- Alcohol
- Drugs
Joe C is a registered addiction specialist, licensed independent substance abuse counselor and registered interventionist. His passion for recovery, helping addicts find help and life is remarkable. Every conversation with Joe is an uplifting pleasure, and he explained why when he agreed to be interviewed for Heroes in Recovery.
How did you get involved with recovery? My first taste of recovery was when my family intervened on me in 1986, but I didn’t stay clean. In 1989 I was, in a sense, intervened on again. My wife and children left me, and I had no money. I made the decision to go into residential treatment to save my marriage and get assistance in paying my bills, not because I thought I had a drug or an alcohol problem. It was more a marriage and financial problem.
What was the difference between how you responded to being in treatment in 1989 versus 1986? The only difference was this time my wife and kids left. I went into treatment and knew I had a slight problem with drugs and alcohol, but I didn’t think it was too severe. Once I got into treatment, it became perfectly clear that my marriage and financial problems were a direct cause of my drug and alcohol use. My life was completely unmanageable.
Once you finally turned that corner, what helped you most in staying on the right side of the road? Prior to going into treatment I was trustee of my children’s savings accounts. While I was using, I would borrow money from those accounts. I would justify it to myself, because I was the one that put it there, and I would pay it back when I won the lottery. Prior to going into treatment I sat my two daughters, who were 5 and 8, down and explained to them that I was going away to get some help. I explained I had used some of their money. My five year old looked me in the eyes and said, “Daddy, how could you do that to me?” She had no concept of addiction, the disease or any of that. She just knew that her dad took her money. When I presented that in my first step in treatment, it hit home with me. My thoughts were, “How could I do that?” Early in recovery that helped me stay clean and sober. Another thing was when my wife came for family day and told me she was filing for divorce. That prompted me to decide to leave treatment against medical advice. As I was getting ready to leave, I said “goodbye” to my peers. A good friend of mine, a cocaine addict from Texas that I met in treatment, looked me in the eyes and said, “When are you effing going to surrender? When are you going to give up?” I ended up staying in treatment, because that hit home with me.
How would you compare life today versus life when you were in your addiction? Life in my addiction was insanity. It was basically getting up every day and figuring out how I was going to hustle someone or something to get money to do what I was going to do for that day. Today it’s a 180. If somebody told me, when I was early in recovery, where my life would be today, there’s no way I would believe them. I remember my first sponsor saying, “If you just stay clean a year, you will not believe the gift this program will give you.” My first three months of recovery were rough. My wife at the time, filed for divorce, my roommate that I went through treatment with overdosed and died a week after he got out of treatment, my mother-in-law died from a brain tumor, and I had to look at bankruptcy. And here my sponsor is telling me to stay clean a year, and you won’t believe the gift this program will give you. I’m thinking, “It’s not looking really good so far.” I stayed clean that first year, I walked through all of that stuff with the help of people in recovery, and he was absolutely right!

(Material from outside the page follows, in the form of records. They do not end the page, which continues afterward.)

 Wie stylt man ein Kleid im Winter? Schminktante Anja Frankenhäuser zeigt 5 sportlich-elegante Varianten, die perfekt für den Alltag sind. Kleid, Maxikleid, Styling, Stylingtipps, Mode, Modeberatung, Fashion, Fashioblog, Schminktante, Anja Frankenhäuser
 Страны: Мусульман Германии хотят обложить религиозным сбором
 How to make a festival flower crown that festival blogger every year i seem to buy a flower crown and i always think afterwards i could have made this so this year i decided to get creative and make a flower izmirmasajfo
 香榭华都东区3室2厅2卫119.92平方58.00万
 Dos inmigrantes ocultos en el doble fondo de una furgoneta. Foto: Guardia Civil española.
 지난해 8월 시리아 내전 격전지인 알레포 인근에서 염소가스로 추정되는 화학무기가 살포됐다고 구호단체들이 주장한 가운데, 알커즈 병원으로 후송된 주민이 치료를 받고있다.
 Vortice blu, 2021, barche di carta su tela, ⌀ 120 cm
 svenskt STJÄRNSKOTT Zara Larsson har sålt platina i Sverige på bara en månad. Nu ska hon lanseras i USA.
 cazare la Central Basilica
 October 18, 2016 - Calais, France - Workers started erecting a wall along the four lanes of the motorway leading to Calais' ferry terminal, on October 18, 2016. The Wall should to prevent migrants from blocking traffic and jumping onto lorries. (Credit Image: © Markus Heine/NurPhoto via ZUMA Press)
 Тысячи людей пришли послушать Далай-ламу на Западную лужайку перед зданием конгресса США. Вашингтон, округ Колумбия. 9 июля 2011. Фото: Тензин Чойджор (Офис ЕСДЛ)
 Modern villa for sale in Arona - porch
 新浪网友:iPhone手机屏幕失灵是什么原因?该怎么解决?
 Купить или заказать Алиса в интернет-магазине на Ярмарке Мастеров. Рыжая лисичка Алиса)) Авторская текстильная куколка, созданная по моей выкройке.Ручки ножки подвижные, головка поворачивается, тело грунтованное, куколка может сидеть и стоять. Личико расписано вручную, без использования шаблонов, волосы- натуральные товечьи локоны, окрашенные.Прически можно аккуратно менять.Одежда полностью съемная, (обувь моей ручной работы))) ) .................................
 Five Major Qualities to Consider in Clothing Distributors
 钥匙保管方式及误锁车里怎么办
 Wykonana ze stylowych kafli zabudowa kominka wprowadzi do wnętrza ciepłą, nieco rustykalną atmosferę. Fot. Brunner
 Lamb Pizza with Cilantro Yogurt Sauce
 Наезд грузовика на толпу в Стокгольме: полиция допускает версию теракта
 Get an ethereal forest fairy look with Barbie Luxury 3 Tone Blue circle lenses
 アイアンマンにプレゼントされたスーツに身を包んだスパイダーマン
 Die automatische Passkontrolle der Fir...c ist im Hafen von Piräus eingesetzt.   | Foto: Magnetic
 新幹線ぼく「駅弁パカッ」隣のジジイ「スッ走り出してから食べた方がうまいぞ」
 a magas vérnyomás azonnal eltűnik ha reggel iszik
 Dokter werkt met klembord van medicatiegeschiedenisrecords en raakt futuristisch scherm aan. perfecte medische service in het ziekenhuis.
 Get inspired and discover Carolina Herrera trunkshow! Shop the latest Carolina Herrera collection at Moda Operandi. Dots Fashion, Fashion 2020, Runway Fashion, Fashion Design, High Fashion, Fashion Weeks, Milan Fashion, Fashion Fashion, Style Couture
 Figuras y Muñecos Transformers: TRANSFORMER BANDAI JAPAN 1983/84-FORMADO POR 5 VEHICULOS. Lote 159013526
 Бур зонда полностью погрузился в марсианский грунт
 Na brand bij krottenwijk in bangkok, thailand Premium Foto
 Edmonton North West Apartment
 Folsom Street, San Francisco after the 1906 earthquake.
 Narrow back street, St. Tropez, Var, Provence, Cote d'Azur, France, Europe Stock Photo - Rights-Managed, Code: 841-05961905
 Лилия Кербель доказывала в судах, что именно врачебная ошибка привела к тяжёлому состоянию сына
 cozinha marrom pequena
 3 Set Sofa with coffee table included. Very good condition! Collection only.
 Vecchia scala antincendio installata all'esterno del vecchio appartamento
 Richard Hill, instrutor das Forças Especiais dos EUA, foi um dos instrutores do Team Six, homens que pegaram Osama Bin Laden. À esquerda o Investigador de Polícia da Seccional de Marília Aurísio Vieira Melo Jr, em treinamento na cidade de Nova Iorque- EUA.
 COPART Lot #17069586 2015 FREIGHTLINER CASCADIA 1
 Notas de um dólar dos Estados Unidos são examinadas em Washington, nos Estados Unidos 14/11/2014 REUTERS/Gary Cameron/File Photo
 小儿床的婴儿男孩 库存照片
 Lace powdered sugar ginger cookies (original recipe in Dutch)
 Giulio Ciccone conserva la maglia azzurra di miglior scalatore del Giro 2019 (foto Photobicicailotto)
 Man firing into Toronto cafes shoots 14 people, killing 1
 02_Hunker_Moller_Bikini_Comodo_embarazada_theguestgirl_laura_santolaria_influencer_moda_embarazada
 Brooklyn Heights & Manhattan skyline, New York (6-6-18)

How would you describe an average day in your life now that you’re in recovery? Today life is truly another day in paradise. I remember saying that to my mom a few years ago:
“How are you doing today?” She asked.
“Just another day in paradise.”
“Every day is another day in paradise for you.”
“Because I take paradise with me.”
I get up in the morning, and I have two choices. I can have a good day or a bad day, and I’m going to choose a good day. That’s not to say every day is a slice of heaven, because life is life. Even the bad days aren’t as bad as they used to be, that’s for sure. So it is another day in paradise.
I am so grateful today for my sobriety, my relationship with the God of my understanding, my wife who has traveled this journey with me for the last 24+ years, my daughters and now my new grandson who will have a clean and sober grandpa, and my family and friends. Thank you to all, for being there.